当前位置:网站首页>Fundamentals of machine learning Bayesian analysis-14
Fundamentals of machine learning Bayesian analysis-14
2022-07-28 12:52:00 【gemoumou】
Bayesian analysis



















Bayes -iris
# Import algorithm package and data set
import numpy as np
from sklearn import datasets
from sklearn.model_selection import train_test_split
from sklearn.metrics import classification_report,confusion_matrix
from sklearn.naive_bayes import MultinomialNB,BernoulliNB,GaussianNB
# Load data
iris = datasets.load_iris()
x_train,x_test,y_train,y_test = train_test_split(iris.data, iris.target)
mul_nb = GaussianNB()
mul_nb.fit(x_train,y_train)

print(classification_report(mul_nb.predict(x_test),y_test))

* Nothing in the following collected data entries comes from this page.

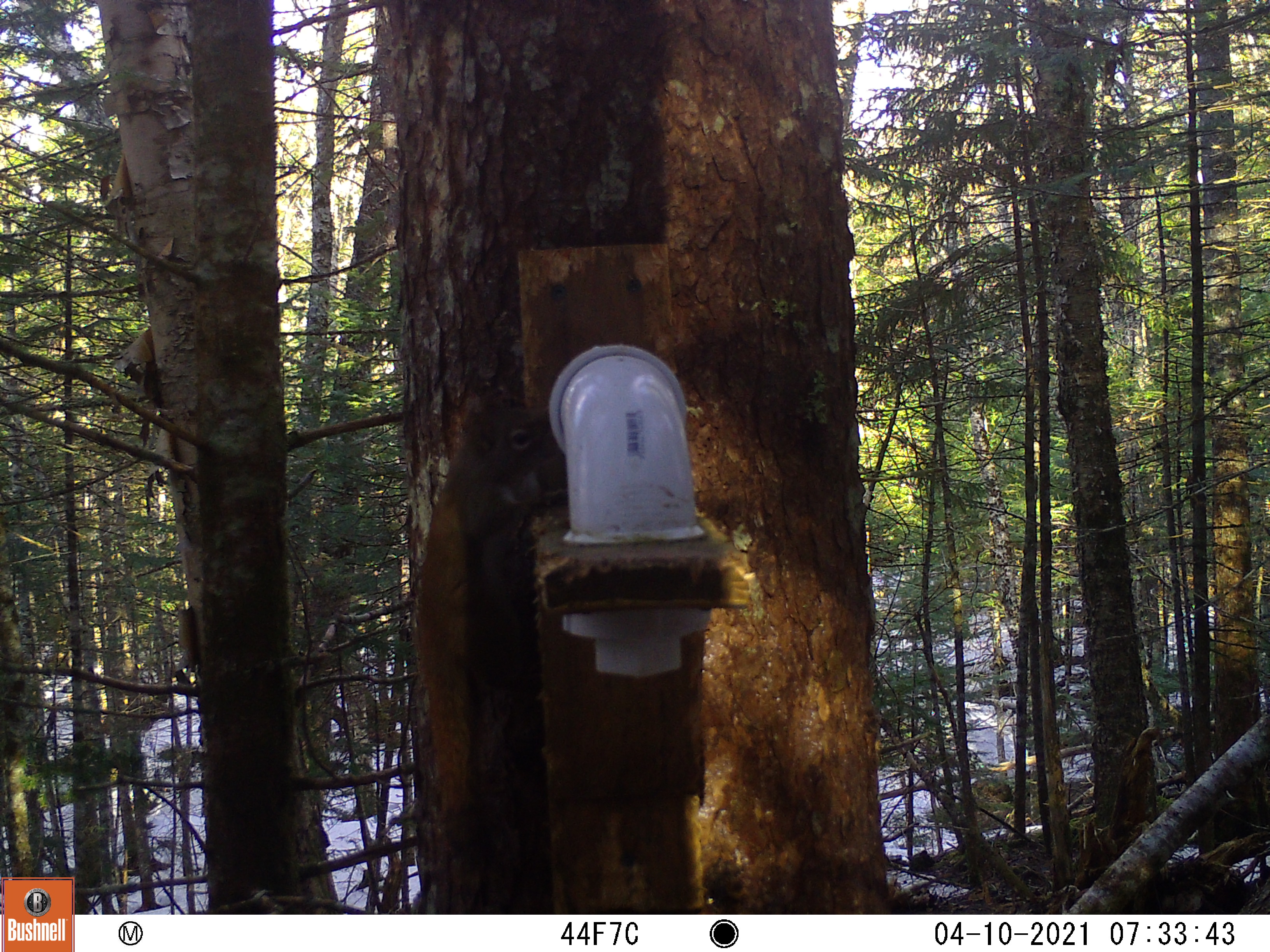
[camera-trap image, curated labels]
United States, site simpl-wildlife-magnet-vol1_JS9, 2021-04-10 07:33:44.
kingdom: Animalia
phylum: Chordata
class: Mammalia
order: Rodentia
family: Sciuridae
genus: Tamiasciurus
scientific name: Tamiasciurus hudsonicus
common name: red squirrel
Red squirrel (Tamiasciurus hudsonicus).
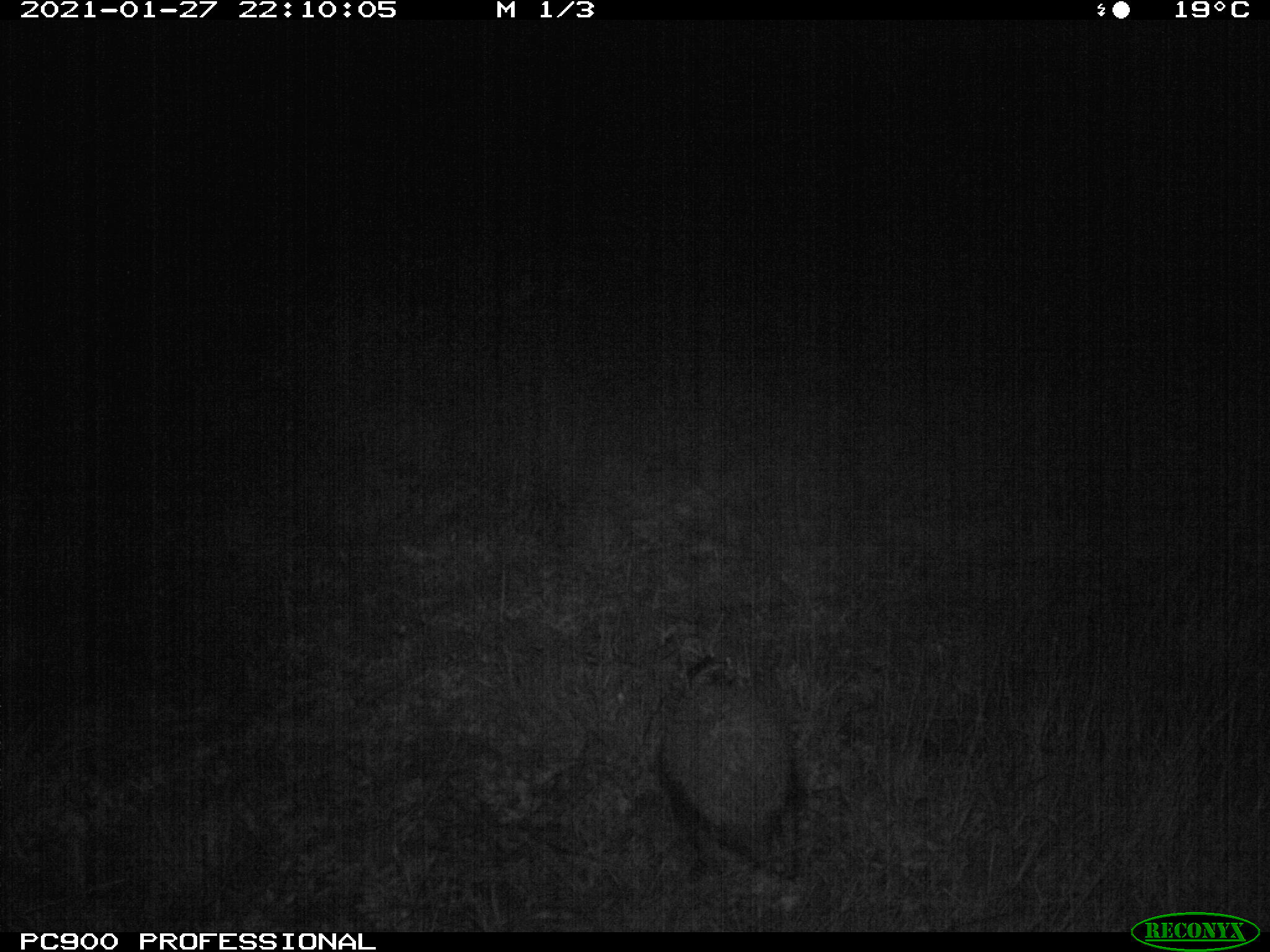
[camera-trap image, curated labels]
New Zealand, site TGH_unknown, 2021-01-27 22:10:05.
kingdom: Animalia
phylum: Chordata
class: Mammalia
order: Eulipotyphla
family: Erinaceidae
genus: Erinaceus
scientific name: Erinaceus europaeus europaeus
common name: european hedgehog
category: hedgehog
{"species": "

Bayes - News classification
from sklearn.datasets import fetch_20newsgroups
from sklearn.model_selection import train_test_split
news = fetch_20newsgroups(subset='all')
print(news.target_names)
print(len(news.data))
print(len(news.target))

print(len(news.target_names))

news.data[0]

print(news.target[0])
print(news.target_names[news.target[0]])

x_train,x_test,y_train,y_test = train_test_split(news.data,news.target)
# train = fetch_20newsgroups(subset='train')
# x_train = train.data
# y_train = train.target
# test = fetch_20newsgroups(subset='test')
# x_test = test.data
# y_test = test.target

from sklearn.feature_extraction.text import CountVectorizer
texts=["dog cat fish","dog cat cat","fish bird", 'bird']
cv = CountVectorizer()
cv_fit=cv.fit_transform(texts)
#
print(cv.get_feature_names())
print(cv_fit.toarray())
print(cv_fit.toarray().sum(axis=0))

from sklearn import model_selection
from sklearn.naive_bayes import MultinomialNB
cv = CountVectorizer()
cv_data = cv.fit_transform(x_train)
mul_nb = MultinomialNB()
scores = model_selection.cross_val_score(mul_nb, cv_data, y_train, cv=3, scoring='accuracy')
print("Accuracy: %0.3f" % (scores.mean()))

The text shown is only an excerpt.